PROBLEM STATEMENT
Extract all lines that hold "camera" from the records below.
EXTRACTED DATA Start Marker
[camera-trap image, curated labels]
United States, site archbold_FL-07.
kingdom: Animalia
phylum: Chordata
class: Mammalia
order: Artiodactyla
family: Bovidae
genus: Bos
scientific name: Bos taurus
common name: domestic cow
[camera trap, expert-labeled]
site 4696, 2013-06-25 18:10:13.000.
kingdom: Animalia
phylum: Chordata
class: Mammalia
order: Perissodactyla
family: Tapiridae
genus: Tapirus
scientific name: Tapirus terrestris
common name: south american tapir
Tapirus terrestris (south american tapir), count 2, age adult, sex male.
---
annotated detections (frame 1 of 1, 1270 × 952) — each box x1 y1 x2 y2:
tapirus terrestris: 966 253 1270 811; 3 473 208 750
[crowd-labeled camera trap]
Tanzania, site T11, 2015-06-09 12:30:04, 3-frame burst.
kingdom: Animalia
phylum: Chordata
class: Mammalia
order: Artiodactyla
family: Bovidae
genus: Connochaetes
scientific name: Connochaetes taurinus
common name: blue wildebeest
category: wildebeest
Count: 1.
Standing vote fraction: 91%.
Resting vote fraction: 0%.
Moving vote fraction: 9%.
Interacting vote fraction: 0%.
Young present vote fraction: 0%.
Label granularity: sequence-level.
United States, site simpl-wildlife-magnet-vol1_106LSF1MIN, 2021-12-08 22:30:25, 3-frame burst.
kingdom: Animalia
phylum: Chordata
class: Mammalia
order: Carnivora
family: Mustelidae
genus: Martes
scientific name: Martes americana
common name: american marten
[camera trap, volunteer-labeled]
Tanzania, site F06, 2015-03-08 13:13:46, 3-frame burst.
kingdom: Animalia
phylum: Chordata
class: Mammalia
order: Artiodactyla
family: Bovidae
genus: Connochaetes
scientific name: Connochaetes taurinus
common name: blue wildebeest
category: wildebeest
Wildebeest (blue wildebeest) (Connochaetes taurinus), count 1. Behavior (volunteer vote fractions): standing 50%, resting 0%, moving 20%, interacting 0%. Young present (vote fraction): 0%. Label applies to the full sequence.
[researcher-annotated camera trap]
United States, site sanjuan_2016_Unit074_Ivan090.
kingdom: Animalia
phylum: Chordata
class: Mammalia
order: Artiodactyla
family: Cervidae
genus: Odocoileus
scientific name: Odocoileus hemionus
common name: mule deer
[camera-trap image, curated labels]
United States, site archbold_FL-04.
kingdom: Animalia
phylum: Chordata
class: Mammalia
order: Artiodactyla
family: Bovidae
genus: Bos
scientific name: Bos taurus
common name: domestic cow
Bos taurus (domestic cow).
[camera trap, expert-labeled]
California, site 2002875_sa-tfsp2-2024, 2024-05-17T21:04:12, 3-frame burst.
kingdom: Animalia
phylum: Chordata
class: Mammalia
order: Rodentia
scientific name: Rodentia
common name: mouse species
EXTRACTED DATA End Marker
EXPECTED ANSWER
[camera-trap image, curated labels]
[camera trap, expert-labeled]
[crowd-labeled camera trap]
[camera trap, volunteer-labeled]
[researcher-annotated camera trap]
[camera-trap image, curated labels]
[camera trap, expert-labeled]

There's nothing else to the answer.